APBN April 2025 Surplus: Momentum Pemulihan Ekonomi atau Sekadar Angka?

markdown Kabar baik menghampiri perekonomian Indonesia di tengah ketidakpastian global. Anggaran Pendapatan dan Belanja Negara (APBN) mencatatkan surplus pada April 2025, sebuah pencapaian yang disambut dengan harapan baru. Namun, di balik angka positif ini, muncul pertanyaan mendasar: Apakah surplus ini merupakan fondasi pemulihan ekonomi yang berkelanjutan atau hanya fenomena sesaat?

Setelah mengalami defisit dalam tiga bulan pertama tahun ini, APBN berbalik surplus sebesar Rp 4,3 triliun pada April 2025, setara dengan 0,02% dari Produk Domestik Bruto (PDB). Menteri Keuangan Sri Mulyani Indrawati mengungkapkan bahwa pendapatan negara mencapai Rp 810,5 triliun (27% dari target tahunan), sementara belanja negara terealisasi sebesar Rp 806,2 triliun (22,3% dari target). Keseimbangan primer juga surplus Rp 173,9 triliun, dan kas negara surplus Rp 283,6 triliun dari Sisa Lebih Pembiayaan Anggaran (SiLPA), menjadikan total kas negara di atas Rp 600 triliun.

Surplus ini tentu menjadi angin segar di tengah tantangan ekonomi yang kompleks. Stabilitas fiskal dapat terjaga, ketergantungan pada utang berkurang, dan kepercayaan pasar berpotensi meningkat. Namun, penting untuk diingat bahwa surplus ini tidak serta merta menjamin pemulihan ekonomi yang merata. Daya beli masyarakat masih perlu ditingkatkan, dan investasi perlu digenjot.

Kinerja positif APBN ini didorong oleh beberapa faktor kunci:

  • Penerimaan Kepabeanan dan Cukai: Mencapai Rp 100 triliun, menunjukkan aktivitas perdagangan yang cukup baik.
  • Realisasi PNBP: Sebesar Rp 153,3 triliun, terutama ditopang oleh sektor pertambangan dan migas.

Namun, terdapat catatan penting. Penerimaan pajak masih terkontraksi sebesar 10,8%. Selain itu, surplus ini juga dipengaruhi oleh efisiensi anggaran yang dilakukan pemerintah.

Ketergantungan pada komoditas global, seperti batu bara, CPO, dan nikel, menjadi perhatian tersendiri. Fluktuasi harga komoditas dapat mempengaruhi stabilitas APBN. Pemerintah perlu mendiversifikasi basis penerimaan negara, misalnya melalui reformasi dan optimalisasi pajak digital.
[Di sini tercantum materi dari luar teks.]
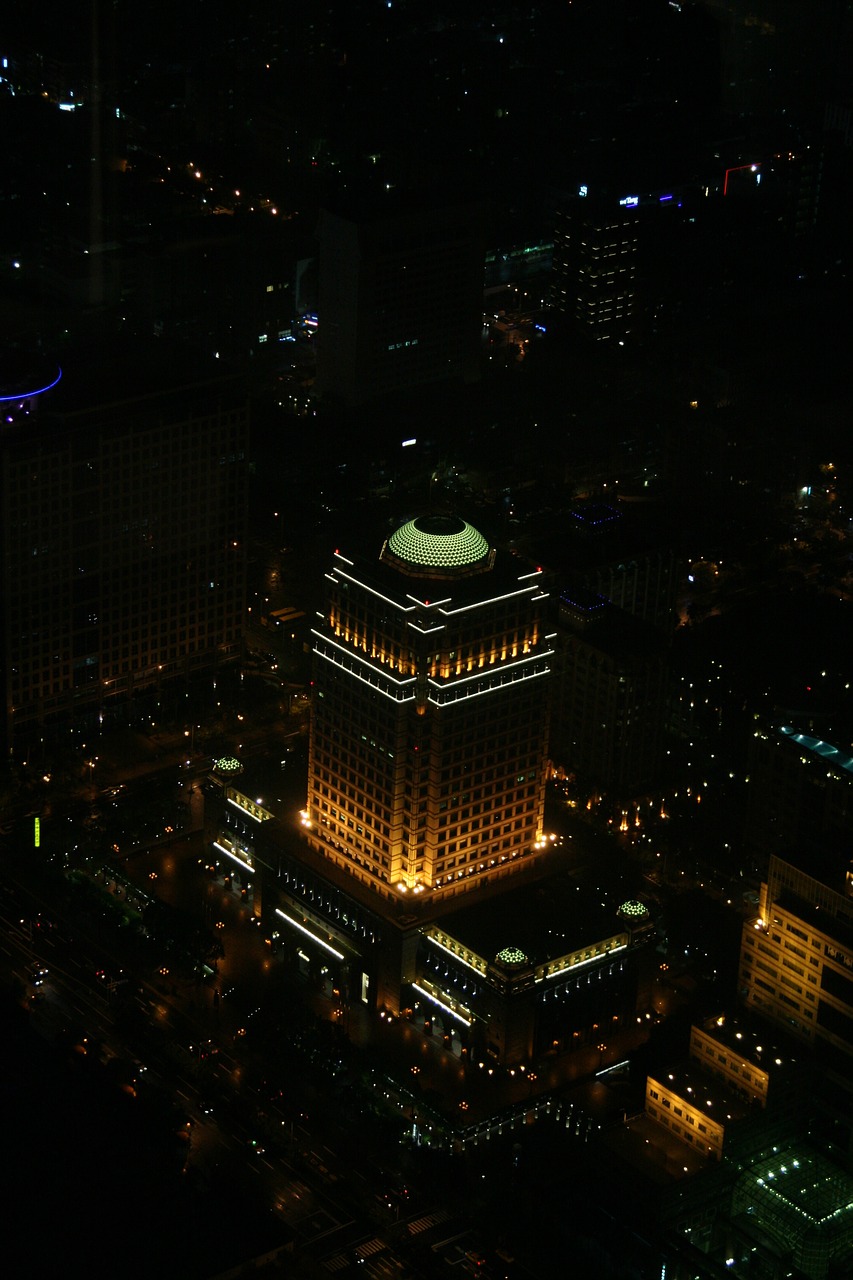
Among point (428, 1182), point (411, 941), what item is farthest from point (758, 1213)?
point (411, 941)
Surplus yang terlalu cepat dianggap sebagai keberhasilan dapat menimbulkan euforia sesaat. Surplus di awal tahun bisa jadi disebabkan belum cairnya berbagai program belanja negara, atau yang disebut sebagai “surplus semu”. Penundaan belanja berpotensi menciptakan tekanan di akhir tahun dan mengurangi efektivitas penggunaan anggaran.

Pemerintah harus memanfaatkan surplus ini secara strategis untuk:

  • Mendorong investasi produktif.
  • Memperkuat jaring pengaman sosial.
  • Mendukung UMKM.
  • Mengembangkan infrastruktur berbasis wilayah.

Program makan bergizi gratis yang akan diluncurkan, jika dieksekusi dengan baik, dapat meningkatkan permintaan domestik, mengurangi stunting, dan memberdayakan UMKM lokal. Sektor pangan juga memiliki potensi besar sebagai motor pertumbuhan baru melalui investasi pada pertanian modern, logistik, dan inovasi.

Surplus APBN April 2025 adalah kabar baik, tetapi bukan berarti kita boleh berpuas diri. Pemerintah dan DPR perlu mengawal pemanfaatan surplus ini secara hati-hati dan terencana. Arah pembangunan ekonomi Indonesia harus fokus pada diversifikasi ekonomi, peningkatan kualitas belanja negara, pembangunan SDM, dan penguatan institusi fiskal.

Tantangan seperti pengangguran, ketimpangan, dan stagnasi industri manufaktur masih menghantui. Namun, dengan pengelolaan fiskal yang disiplin dan responsif, Indonesia memiliki peluang untuk mengubah surplus ini menjadi pijakan menuju kebangkitan ekonomi yang lebih merata dan inklusif. Surplus APBN April 2025 dapat menjadi titik balik positif bagi perekonomian Indonesia, asalkan dimanfaatkan secara optimal untuk memperkuat fondasi ekonomi dan mencapai pertumbuhan yang berkelanjutan menuju “Indonesia Emas 2045”.